The results from the pond show that about 50% of l-hexane was heated to 610°C (113°C).
0) and a gas residence time of 1.5 seconds or less and a small amount of about 0.02 weight of ZSM-5 catalyst is converted.

The intracrystal or (■) mass transfer limitation is under the above conditions a
It wasn't noticed. Another important result is that the endothermic hexadecane cracking reaction is high! When the concentration of ZSM-5B catalyst (α value = 1600> is increased to 1.0ffif1%, it becomes a heat transfer limited type. Fruit @1~1
Using a catalyst similar to that used in 2, we investigated the cracking behavior of hexadecane alone and methanol alone, providing information on the heat balance between the two reactions at one selected temperature and LH3V of 18.6. (Hexadecane '80)
? ,? /methanol 20%) was carried out to study the conversion behavior. These experiments were conducted in an open column tubular reactor impregnated with a heated isothermal fluidized sand bath. LH8V
is based on the heated empty volume of the reactor.

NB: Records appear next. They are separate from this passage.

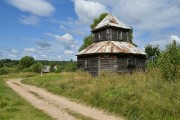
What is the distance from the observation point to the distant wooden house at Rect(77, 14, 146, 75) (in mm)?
31875

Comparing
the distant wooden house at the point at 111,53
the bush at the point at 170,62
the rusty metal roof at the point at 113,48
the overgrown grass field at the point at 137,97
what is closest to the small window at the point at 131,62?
the distant wooden house at the point at 111,53

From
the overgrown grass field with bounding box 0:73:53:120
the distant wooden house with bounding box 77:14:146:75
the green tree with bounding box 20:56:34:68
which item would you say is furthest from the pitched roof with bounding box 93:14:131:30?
the green tree with bounding box 20:56:34:68

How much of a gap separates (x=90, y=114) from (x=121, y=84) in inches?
172

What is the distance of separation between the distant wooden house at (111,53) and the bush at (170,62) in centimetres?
1367

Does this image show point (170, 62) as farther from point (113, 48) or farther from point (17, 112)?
point (113, 48)

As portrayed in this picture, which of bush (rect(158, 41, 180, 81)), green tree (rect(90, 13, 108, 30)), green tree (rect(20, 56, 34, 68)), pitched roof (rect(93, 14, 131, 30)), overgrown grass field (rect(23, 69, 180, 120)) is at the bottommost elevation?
overgrown grass field (rect(23, 69, 180, 120))

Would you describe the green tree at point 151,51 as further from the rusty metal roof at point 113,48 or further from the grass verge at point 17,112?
the grass verge at point 17,112

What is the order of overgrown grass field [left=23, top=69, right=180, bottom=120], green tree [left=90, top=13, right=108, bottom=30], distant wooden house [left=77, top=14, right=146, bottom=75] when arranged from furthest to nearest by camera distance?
green tree [left=90, top=13, right=108, bottom=30] → distant wooden house [left=77, top=14, right=146, bottom=75] → overgrown grass field [left=23, top=69, right=180, bottom=120]

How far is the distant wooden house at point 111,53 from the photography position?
31.9 meters

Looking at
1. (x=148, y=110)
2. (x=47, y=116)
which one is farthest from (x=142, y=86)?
(x=47, y=116)

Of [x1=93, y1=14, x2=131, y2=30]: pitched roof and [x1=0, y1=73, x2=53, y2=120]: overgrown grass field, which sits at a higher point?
[x1=93, y1=14, x2=131, y2=30]: pitched roof

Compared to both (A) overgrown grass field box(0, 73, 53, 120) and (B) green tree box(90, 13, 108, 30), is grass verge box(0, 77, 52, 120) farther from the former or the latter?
(B) green tree box(90, 13, 108, 30)

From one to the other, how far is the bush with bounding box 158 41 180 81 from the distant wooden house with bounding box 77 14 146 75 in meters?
13.7

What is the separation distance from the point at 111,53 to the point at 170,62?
48.7ft
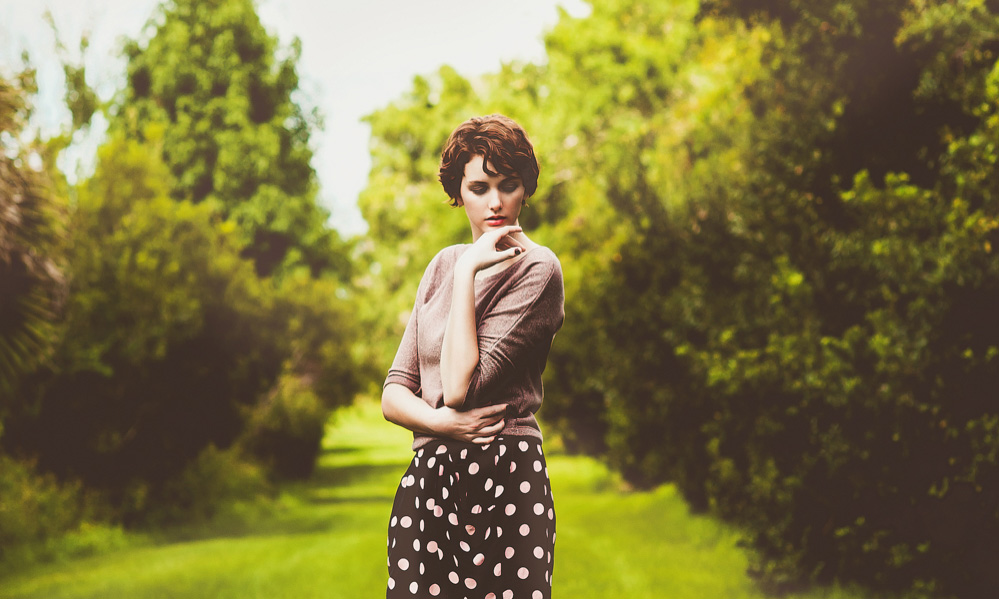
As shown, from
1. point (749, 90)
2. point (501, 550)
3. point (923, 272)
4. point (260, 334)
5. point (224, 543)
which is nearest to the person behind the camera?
point (501, 550)

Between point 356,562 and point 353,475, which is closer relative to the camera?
point 356,562

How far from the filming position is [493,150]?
2811 mm

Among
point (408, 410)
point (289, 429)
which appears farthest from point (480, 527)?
point (289, 429)

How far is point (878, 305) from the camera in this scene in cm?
825

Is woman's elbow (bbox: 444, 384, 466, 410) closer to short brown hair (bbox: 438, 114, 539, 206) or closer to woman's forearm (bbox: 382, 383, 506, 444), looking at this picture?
woman's forearm (bbox: 382, 383, 506, 444)

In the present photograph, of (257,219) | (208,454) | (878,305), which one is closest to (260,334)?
(208,454)

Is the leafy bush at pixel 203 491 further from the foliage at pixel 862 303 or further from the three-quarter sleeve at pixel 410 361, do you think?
the three-quarter sleeve at pixel 410 361

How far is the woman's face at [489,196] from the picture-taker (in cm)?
283

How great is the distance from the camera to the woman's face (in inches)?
111

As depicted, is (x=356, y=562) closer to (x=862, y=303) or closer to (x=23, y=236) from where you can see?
(x=23, y=236)

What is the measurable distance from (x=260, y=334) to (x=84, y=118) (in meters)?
6.30

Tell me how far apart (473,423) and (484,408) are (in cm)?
5

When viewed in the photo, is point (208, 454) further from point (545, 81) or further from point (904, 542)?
point (545, 81)

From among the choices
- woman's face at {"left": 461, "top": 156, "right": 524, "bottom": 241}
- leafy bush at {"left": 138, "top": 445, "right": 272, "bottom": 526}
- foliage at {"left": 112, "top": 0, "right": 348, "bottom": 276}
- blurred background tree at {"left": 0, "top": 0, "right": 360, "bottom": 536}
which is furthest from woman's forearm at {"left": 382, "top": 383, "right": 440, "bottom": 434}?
foliage at {"left": 112, "top": 0, "right": 348, "bottom": 276}
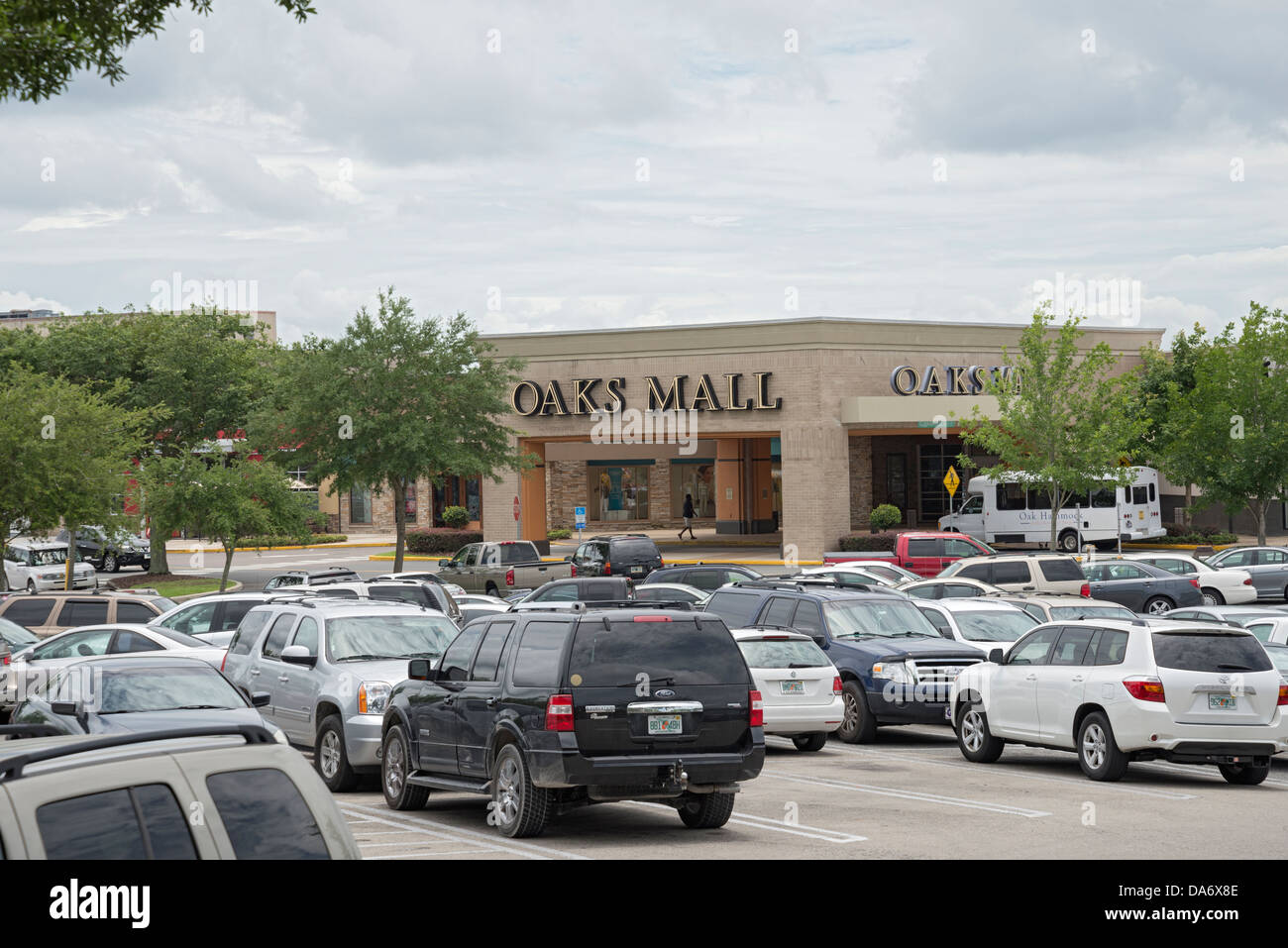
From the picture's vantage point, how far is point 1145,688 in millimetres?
14164

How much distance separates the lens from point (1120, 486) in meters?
47.4

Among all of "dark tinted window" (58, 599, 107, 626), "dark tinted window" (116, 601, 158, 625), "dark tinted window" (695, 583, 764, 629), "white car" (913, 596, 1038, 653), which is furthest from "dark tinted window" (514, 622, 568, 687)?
"dark tinted window" (58, 599, 107, 626)

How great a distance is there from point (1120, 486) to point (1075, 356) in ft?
30.6

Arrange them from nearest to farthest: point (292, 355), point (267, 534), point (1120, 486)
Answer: point (267, 534)
point (292, 355)
point (1120, 486)

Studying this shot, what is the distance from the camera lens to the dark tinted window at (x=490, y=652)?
11898mm

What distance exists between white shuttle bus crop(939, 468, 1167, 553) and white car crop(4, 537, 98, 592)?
29.6 m

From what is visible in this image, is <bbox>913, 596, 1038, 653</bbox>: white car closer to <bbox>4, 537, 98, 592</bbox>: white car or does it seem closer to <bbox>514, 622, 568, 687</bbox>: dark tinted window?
<bbox>514, 622, 568, 687</bbox>: dark tinted window

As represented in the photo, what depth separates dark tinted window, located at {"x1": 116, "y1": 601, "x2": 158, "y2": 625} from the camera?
74.3ft

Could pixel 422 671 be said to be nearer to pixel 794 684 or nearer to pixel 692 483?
pixel 794 684

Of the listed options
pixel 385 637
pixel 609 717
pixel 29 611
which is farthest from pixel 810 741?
pixel 29 611

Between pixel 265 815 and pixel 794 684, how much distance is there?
41.4ft

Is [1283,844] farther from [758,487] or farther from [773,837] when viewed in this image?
[758,487]

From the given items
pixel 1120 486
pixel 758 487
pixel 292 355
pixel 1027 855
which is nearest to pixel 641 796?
pixel 1027 855

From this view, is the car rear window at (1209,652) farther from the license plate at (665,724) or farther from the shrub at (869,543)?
the shrub at (869,543)
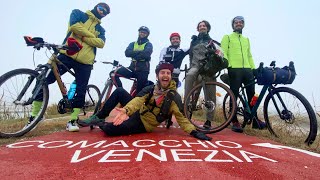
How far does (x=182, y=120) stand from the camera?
13.8 feet

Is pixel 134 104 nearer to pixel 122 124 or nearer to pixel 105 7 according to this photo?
pixel 122 124

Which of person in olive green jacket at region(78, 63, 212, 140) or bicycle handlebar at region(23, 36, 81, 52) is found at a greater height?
bicycle handlebar at region(23, 36, 81, 52)

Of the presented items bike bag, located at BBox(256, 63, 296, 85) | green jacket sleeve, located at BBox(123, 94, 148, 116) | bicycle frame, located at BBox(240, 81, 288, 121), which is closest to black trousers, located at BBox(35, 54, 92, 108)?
green jacket sleeve, located at BBox(123, 94, 148, 116)

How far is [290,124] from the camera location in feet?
14.7

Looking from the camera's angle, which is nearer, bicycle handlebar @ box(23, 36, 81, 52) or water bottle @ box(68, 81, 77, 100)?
bicycle handlebar @ box(23, 36, 81, 52)

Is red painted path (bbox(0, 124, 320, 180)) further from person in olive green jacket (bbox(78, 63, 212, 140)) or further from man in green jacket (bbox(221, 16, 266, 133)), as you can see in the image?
man in green jacket (bbox(221, 16, 266, 133))

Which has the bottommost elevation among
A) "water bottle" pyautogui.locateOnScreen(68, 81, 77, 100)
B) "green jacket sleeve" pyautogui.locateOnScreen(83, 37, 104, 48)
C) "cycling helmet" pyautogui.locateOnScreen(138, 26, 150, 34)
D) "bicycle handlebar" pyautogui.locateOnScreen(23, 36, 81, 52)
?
"water bottle" pyautogui.locateOnScreen(68, 81, 77, 100)

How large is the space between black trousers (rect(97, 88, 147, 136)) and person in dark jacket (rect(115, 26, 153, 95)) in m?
1.12

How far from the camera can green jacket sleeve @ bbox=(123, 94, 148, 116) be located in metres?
3.87

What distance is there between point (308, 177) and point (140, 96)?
7.62 feet

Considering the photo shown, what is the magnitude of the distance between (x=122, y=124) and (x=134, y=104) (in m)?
0.37

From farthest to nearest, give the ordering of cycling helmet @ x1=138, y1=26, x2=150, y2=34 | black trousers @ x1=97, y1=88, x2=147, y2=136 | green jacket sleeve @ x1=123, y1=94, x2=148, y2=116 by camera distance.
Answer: cycling helmet @ x1=138, y1=26, x2=150, y2=34, black trousers @ x1=97, y1=88, x2=147, y2=136, green jacket sleeve @ x1=123, y1=94, x2=148, y2=116

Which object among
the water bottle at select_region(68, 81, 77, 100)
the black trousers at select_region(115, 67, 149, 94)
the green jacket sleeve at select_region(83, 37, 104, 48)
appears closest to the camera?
the green jacket sleeve at select_region(83, 37, 104, 48)

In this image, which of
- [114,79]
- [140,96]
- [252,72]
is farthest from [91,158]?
[252,72]
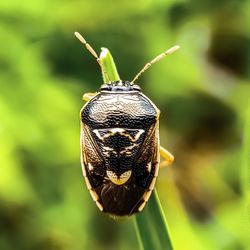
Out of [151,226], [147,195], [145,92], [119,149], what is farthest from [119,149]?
[145,92]

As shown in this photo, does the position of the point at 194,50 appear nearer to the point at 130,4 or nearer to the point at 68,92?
the point at 130,4

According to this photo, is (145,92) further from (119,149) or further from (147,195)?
(147,195)

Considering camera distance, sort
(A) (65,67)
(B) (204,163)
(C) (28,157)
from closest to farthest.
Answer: (C) (28,157), (A) (65,67), (B) (204,163)

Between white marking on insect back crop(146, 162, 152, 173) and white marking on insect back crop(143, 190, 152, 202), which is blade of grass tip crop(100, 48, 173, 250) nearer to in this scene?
white marking on insect back crop(143, 190, 152, 202)

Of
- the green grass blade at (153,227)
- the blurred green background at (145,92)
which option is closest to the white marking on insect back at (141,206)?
the green grass blade at (153,227)

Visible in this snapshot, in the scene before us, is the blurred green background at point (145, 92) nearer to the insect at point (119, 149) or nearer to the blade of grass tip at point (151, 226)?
the insect at point (119, 149)

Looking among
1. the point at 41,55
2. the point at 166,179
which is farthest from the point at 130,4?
the point at 166,179

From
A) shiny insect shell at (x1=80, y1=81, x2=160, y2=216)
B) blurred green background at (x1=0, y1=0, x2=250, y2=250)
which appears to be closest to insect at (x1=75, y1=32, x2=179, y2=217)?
shiny insect shell at (x1=80, y1=81, x2=160, y2=216)
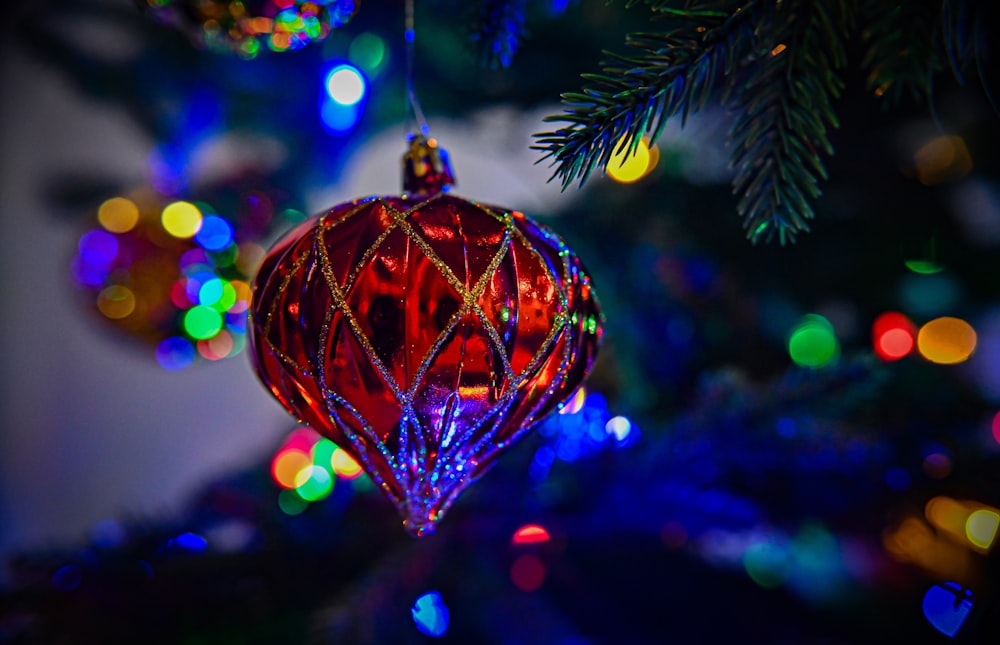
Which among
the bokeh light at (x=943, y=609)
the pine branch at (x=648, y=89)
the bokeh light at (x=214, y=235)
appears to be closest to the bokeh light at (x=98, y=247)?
the bokeh light at (x=214, y=235)

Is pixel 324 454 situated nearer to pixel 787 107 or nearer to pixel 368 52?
pixel 368 52

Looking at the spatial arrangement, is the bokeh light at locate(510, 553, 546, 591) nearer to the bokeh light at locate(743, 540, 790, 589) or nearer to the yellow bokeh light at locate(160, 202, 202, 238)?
the bokeh light at locate(743, 540, 790, 589)

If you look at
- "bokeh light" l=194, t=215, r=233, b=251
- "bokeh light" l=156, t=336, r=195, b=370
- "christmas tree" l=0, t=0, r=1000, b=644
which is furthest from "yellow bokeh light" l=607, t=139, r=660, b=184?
"bokeh light" l=156, t=336, r=195, b=370

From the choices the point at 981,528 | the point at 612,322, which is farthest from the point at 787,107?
the point at 981,528

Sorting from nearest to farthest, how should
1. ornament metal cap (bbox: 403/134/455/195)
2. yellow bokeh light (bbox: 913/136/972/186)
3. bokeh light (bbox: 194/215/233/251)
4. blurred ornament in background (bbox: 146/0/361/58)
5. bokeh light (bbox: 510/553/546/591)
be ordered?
ornament metal cap (bbox: 403/134/455/195)
blurred ornament in background (bbox: 146/0/361/58)
bokeh light (bbox: 510/553/546/591)
yellow bokeh light (bbox: 913/136/972/186)
bokeh light (bbox: 194/215/233/251)

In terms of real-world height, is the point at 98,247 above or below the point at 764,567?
above

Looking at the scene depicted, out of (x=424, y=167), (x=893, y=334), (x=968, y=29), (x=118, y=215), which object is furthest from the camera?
(x=118, y=215)
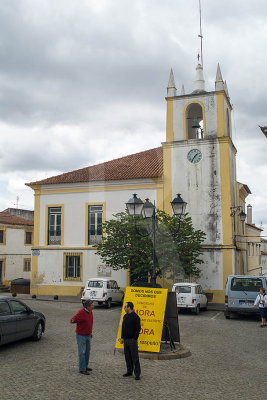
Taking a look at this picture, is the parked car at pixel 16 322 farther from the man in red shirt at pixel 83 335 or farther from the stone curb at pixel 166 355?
the stone curb at pixel 166 355

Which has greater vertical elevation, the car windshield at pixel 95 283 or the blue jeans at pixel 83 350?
the car windshield at pixel 95 283

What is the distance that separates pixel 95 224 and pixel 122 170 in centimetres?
395

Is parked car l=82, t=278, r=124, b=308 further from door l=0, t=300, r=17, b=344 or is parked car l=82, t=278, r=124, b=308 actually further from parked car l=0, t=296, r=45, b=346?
door l=0, t=300, r=17, b=344

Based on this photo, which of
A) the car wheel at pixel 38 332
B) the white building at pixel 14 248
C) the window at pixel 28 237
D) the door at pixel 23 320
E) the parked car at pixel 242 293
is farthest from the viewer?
the window at pixel 28 237

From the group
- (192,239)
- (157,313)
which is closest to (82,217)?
(192,239)

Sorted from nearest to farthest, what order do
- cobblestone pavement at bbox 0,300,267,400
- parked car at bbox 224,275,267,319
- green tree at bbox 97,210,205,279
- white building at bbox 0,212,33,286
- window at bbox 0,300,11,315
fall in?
1. cobblestone pavement at bbox 0,300,267,400
2. window at bbox 0,300,11,315
3. parked car at bbox 224,275,267,319
4. green tree at bbox 97,210,205,279
5. white building at bbox 0,212,33,286

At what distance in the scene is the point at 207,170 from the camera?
24453 millimetres

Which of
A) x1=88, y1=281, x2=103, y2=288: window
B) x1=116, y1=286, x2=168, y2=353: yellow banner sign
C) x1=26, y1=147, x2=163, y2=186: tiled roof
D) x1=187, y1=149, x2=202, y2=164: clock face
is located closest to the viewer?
x1=116, y1=286, x2=168, y2=353: yellow banner sign

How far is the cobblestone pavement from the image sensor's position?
701 cm

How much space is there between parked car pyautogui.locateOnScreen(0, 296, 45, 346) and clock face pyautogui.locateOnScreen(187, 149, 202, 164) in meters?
15.7

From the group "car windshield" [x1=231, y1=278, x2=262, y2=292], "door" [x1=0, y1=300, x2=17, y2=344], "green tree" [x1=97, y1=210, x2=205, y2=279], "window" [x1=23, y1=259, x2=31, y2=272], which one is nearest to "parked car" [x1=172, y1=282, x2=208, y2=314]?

The data for runs 13-24 are summarized in Table 2, with detailed product analyzes of particular interest. Regarding LH9V, the above-mentioned experiments @13-24 are high L HS V experiments (Experiment 1.2
．． 5.6.9.10) and low L II S V experiment Q3.4.7.8.11.12). Fruit 91
3 and 1 do not use catalyst and are therefore similar to runs 9-12 in this respect. Fruit @15.18.2
1 and 24 for a charge mixture of 80% by weight rhohexadecane and 2% methanol. This is a thermal equilibrium experiment at a temperature of I. Higher temperature, 607℃<1
125 below) and 588°C (under 1090)
Nos. 15 and 18 show that the conversion of hexadecane to much lower boiling materials is excellent, but produces only a small amount of methane.

Additionally, the experiments described above with the hexadecane and methanol feed mixture indicate that all the methanol is at least converted to dimethyl ether (DME) and most of the DMIE is decomposed into methane and water, thereby liberating a large amount of water. is important.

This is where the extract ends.